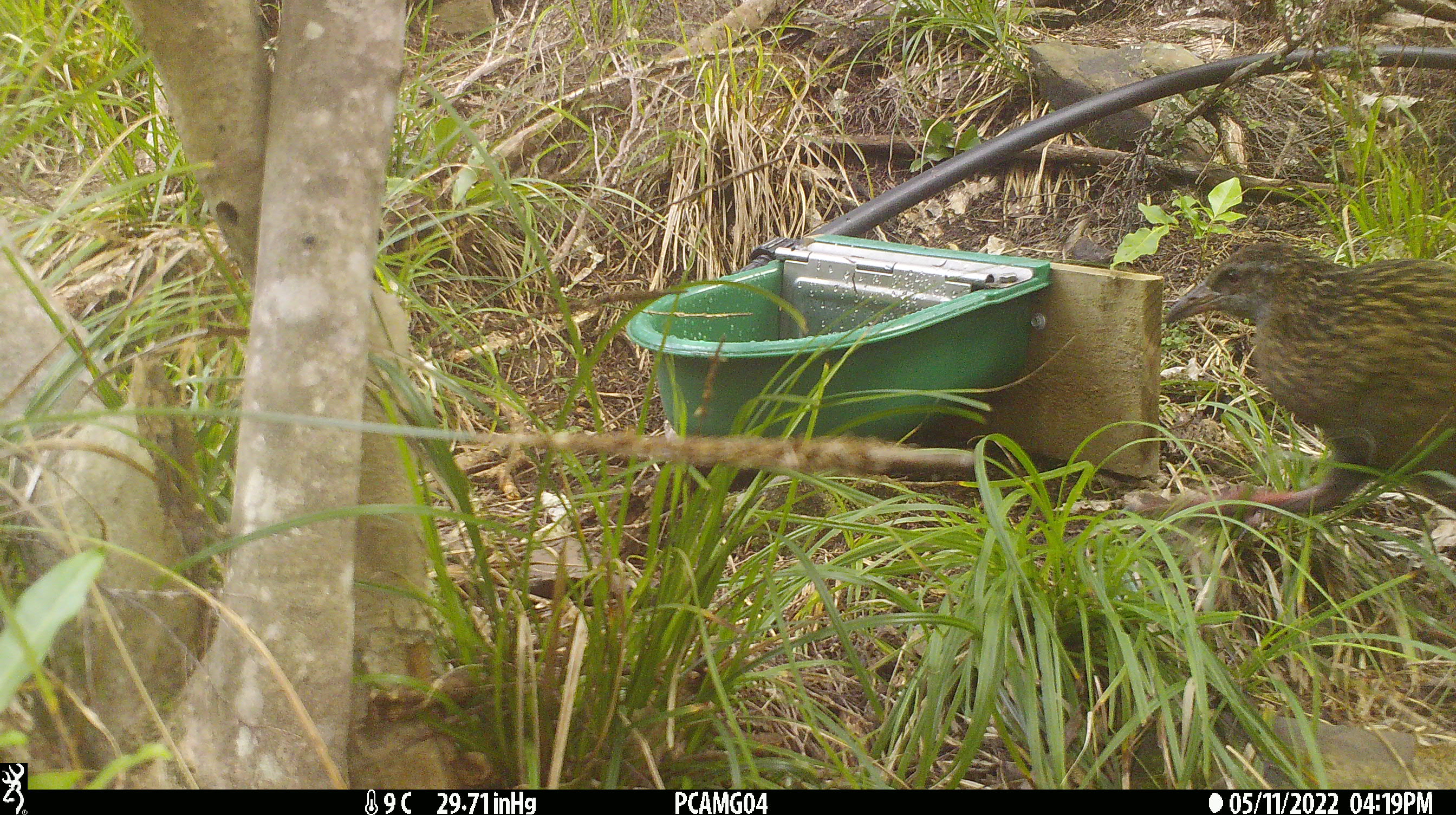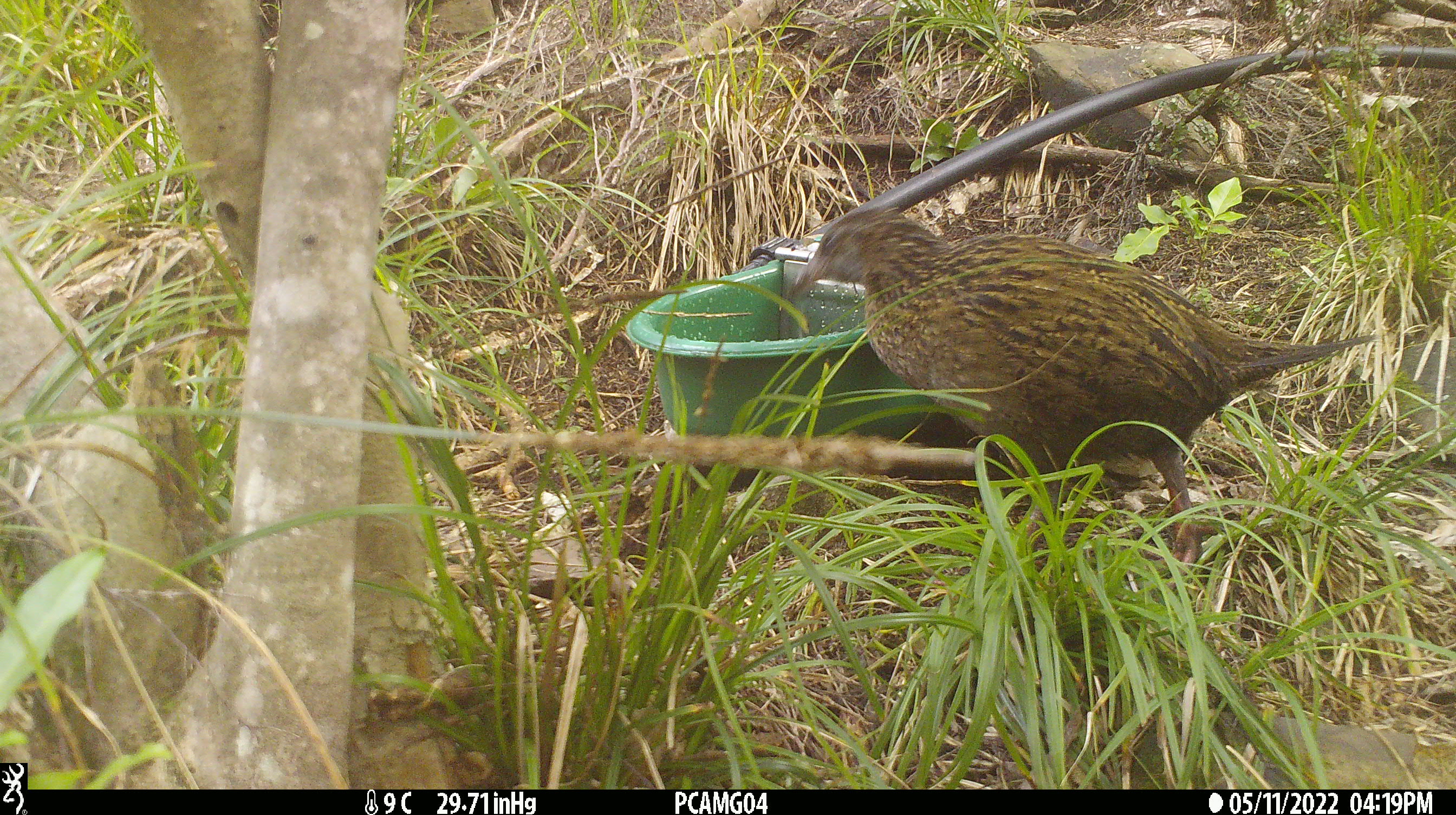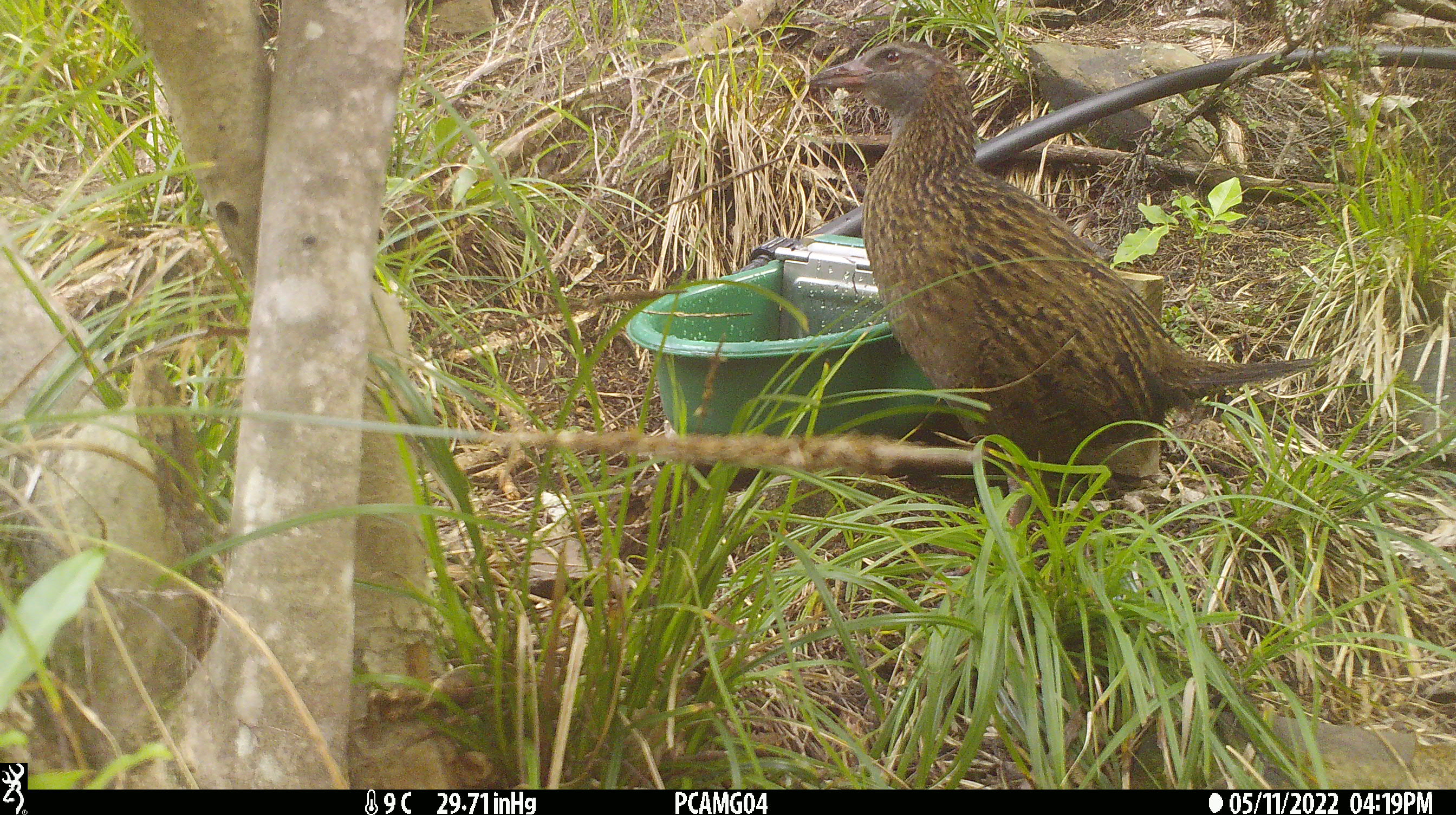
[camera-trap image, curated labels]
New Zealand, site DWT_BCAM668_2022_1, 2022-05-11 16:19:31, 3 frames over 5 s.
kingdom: Animalia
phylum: Chordata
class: Aves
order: Gruiformes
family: Rallidae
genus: Gallirallus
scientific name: Gallirallus australis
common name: weka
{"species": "weka (Gallirallus australis)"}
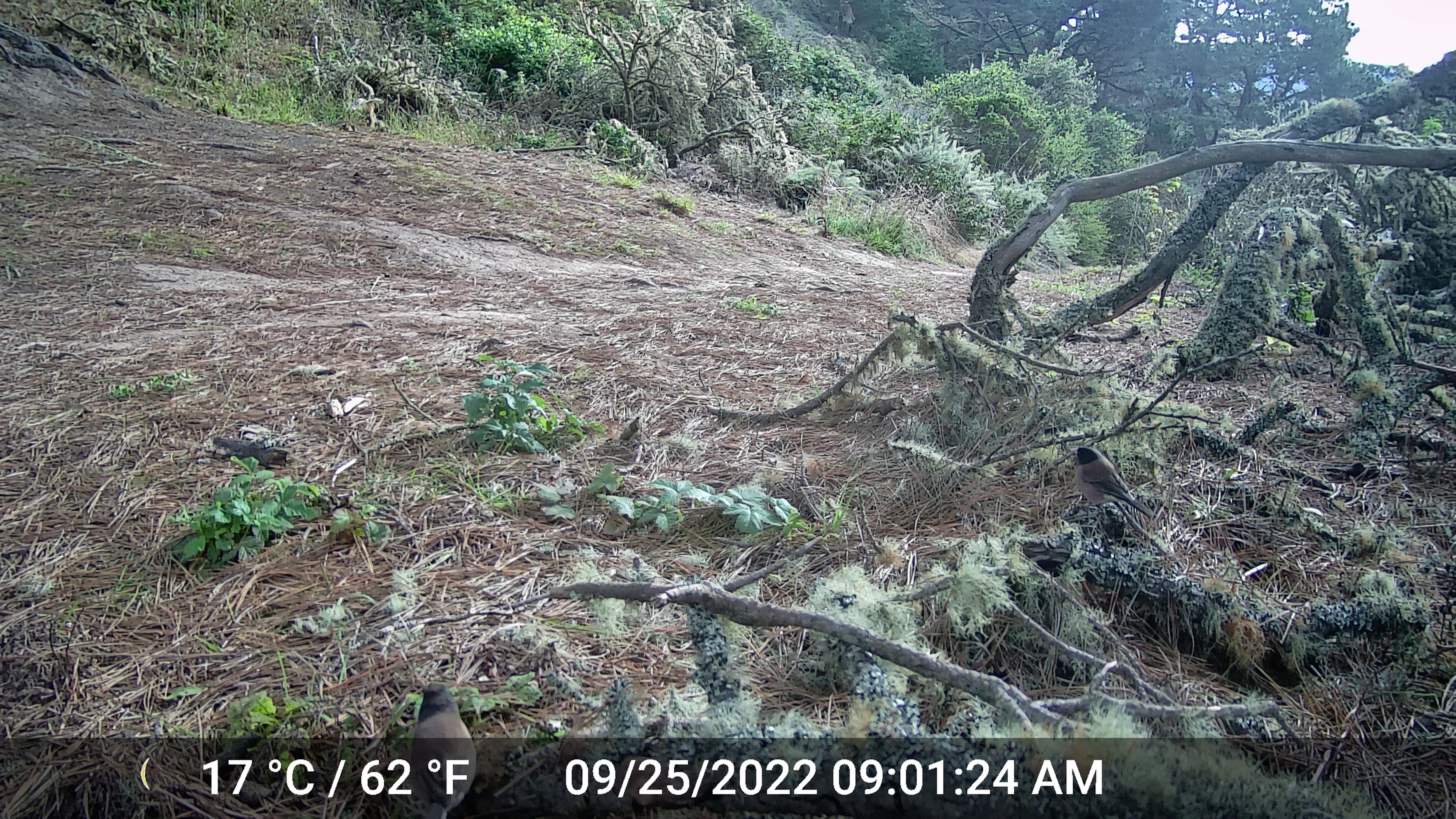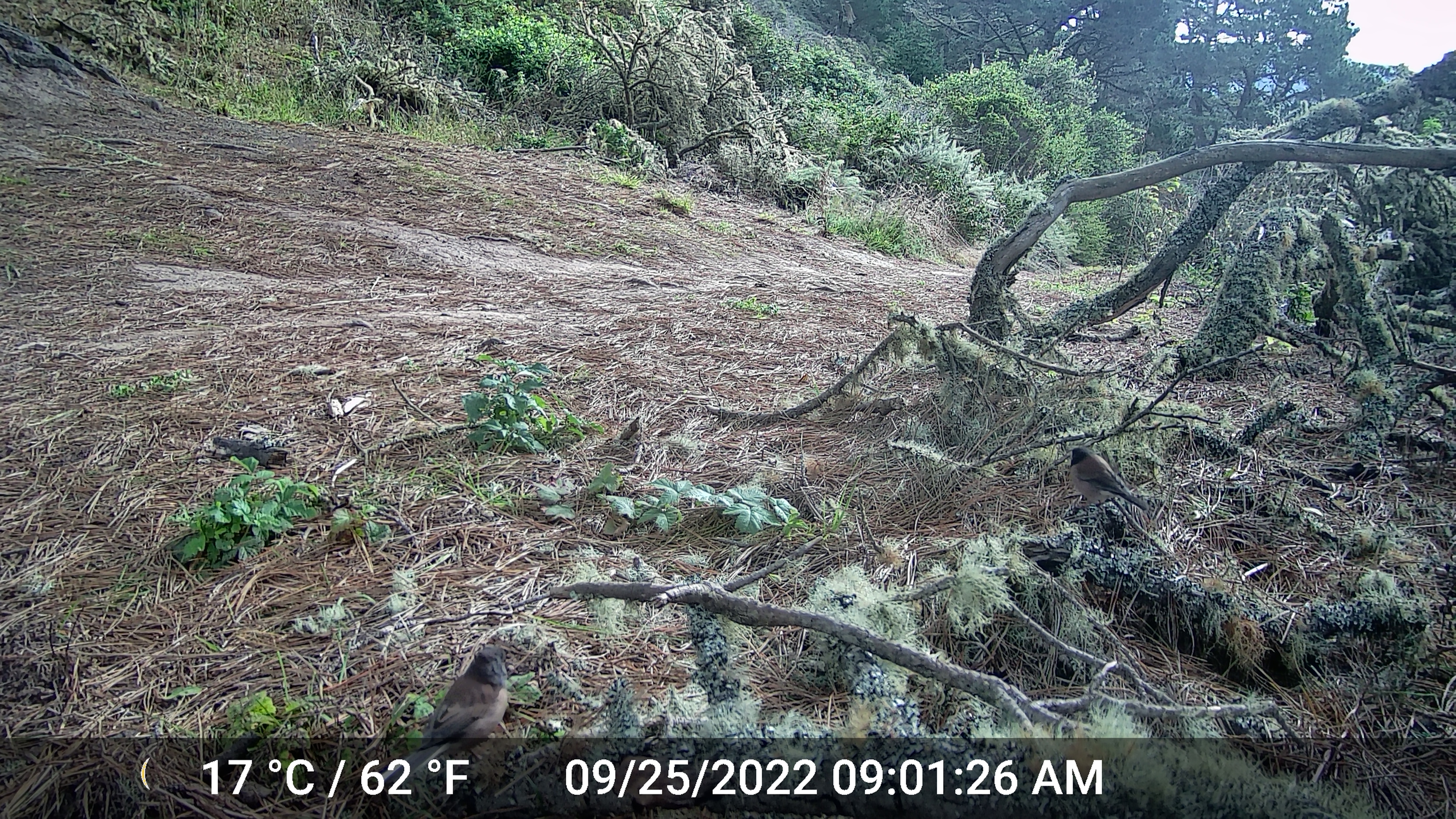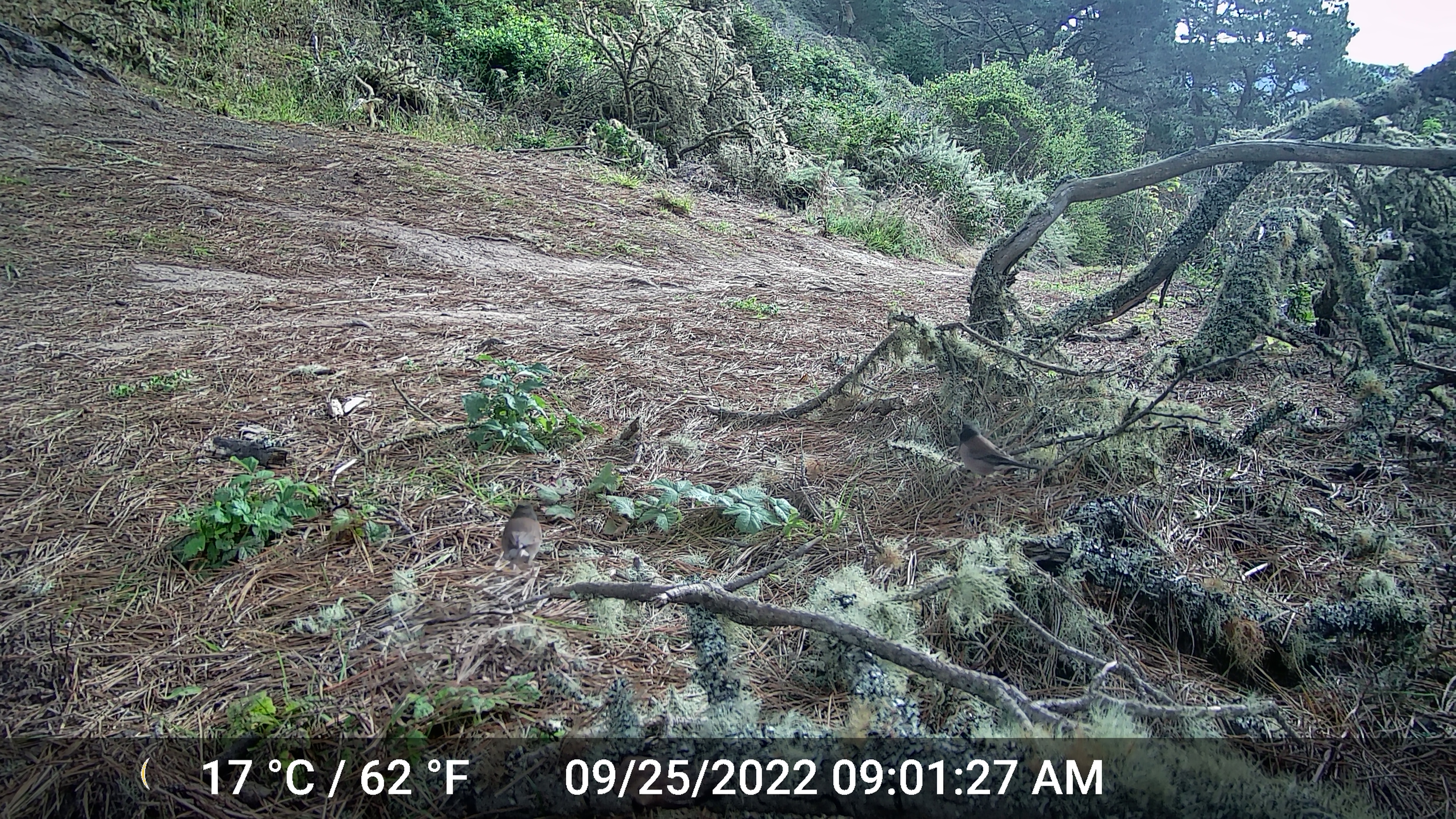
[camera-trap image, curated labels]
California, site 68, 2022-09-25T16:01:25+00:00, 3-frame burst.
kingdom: Animalia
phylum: Chordata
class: Aves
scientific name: Aves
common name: bird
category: unknown bird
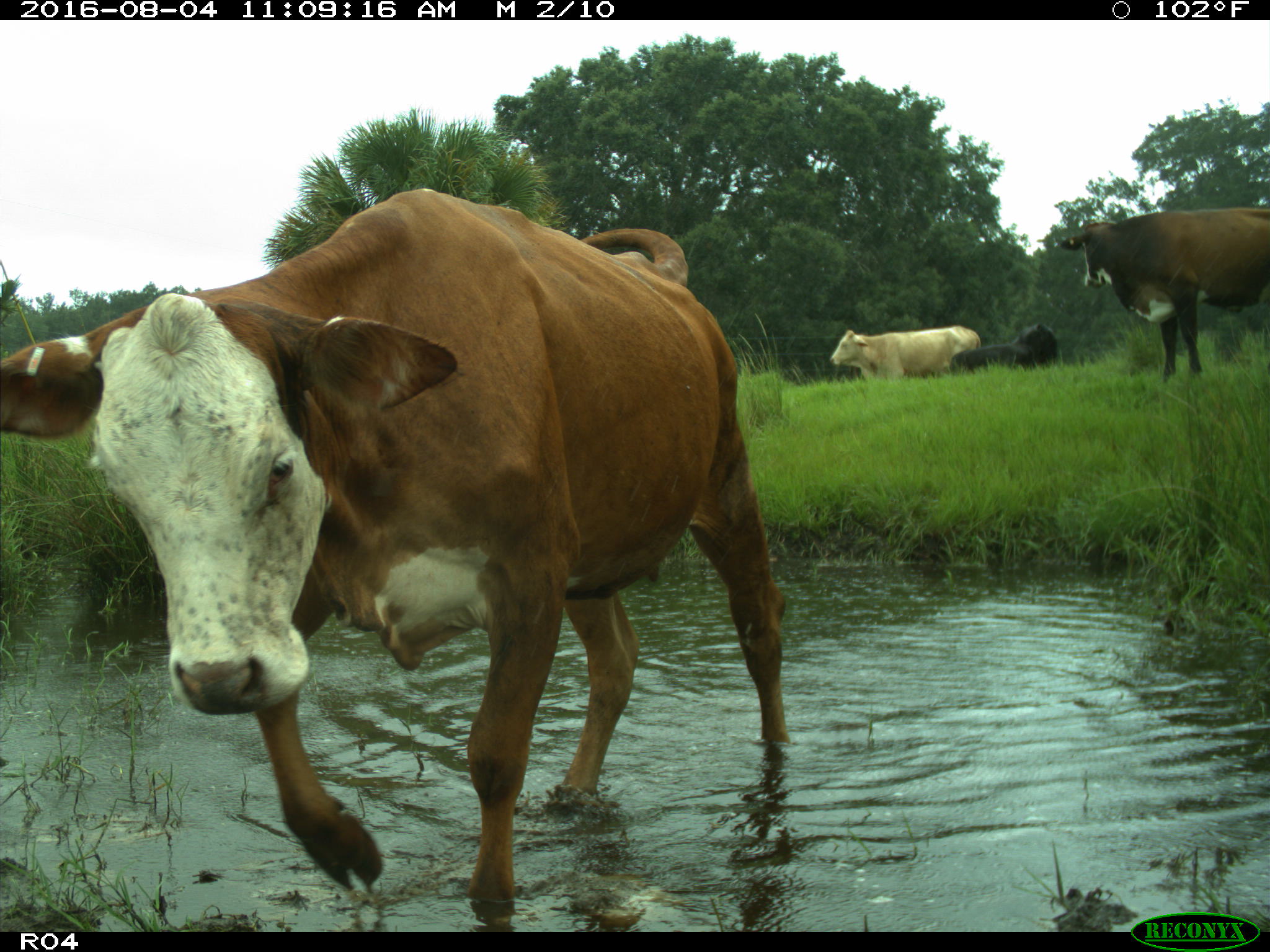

**Exercise brief**
Pictures stay out; repeat all the rest of the records exactly.

**Written answer**
[camera-trap image, curated labels]
New Zealand, site DWT_BCAM668_2022_1, 2022-05-11 16:19:31, 3 frames over 5 s.
kingdom: Animalia
phylum: Chordata
class: Aves
order: Gruiformes
family: Rallidae
genus: Gallirallus
scientific name: Gallirallus australis
common name: weka
{"species": "weka (Gallirallus australis)"}
[camera-trap image, curated labels]
California, site 68, 2022-09-25T16:01:25+00:00, 3-frame burst.
kingdom: Animalia
phylum: Chordata
class: Aves
scientific name: Aves
common name: bird
category: unknown bird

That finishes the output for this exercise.